Study material Start Marker

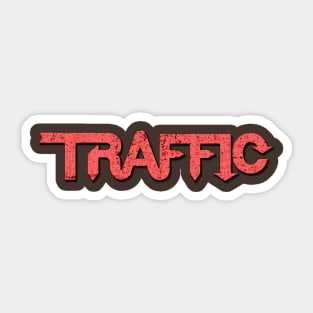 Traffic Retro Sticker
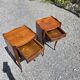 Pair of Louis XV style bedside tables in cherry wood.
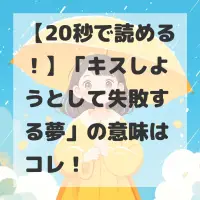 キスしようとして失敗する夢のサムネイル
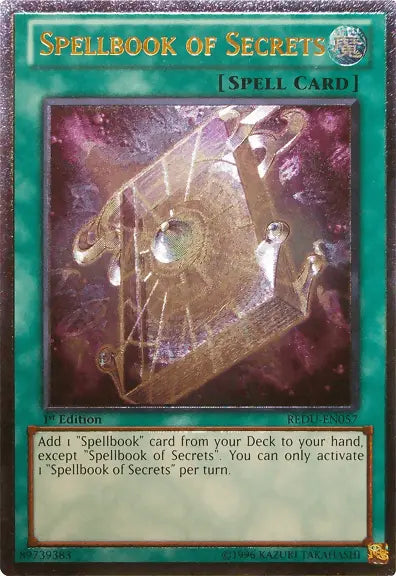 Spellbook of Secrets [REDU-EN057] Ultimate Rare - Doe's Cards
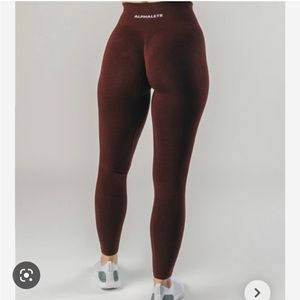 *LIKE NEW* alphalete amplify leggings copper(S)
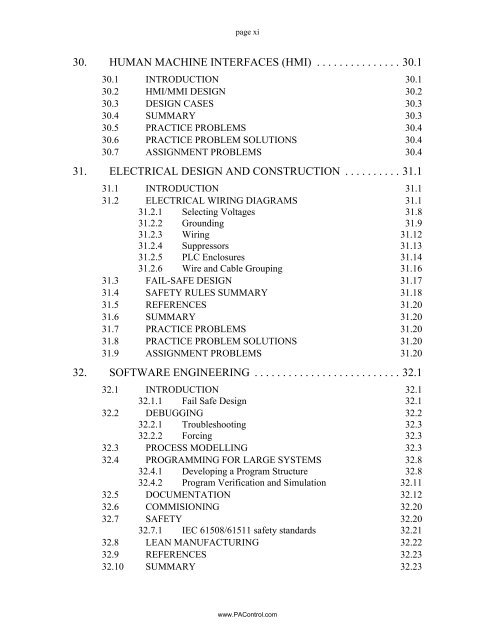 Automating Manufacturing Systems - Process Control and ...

Study material End Marker

Exercise goal.
Copy the text of all six rows above verbatim, one line per row in the original order. Omit the pictures and keep only the caption text.

Answer for the task.
 Traffic Retro Sticker
 Pair of Louis XV style bedside tables in cherry wood.
 キスしようとして失敗する夢のサムネイル
 Spellbook of Secrets [REDU-EN057] Ultimate Rare - Doe's Cards
 *LIKE NEW* alphalete amplify leggings copper(S)
 Automating Manufacturing Systems - Process Control and ...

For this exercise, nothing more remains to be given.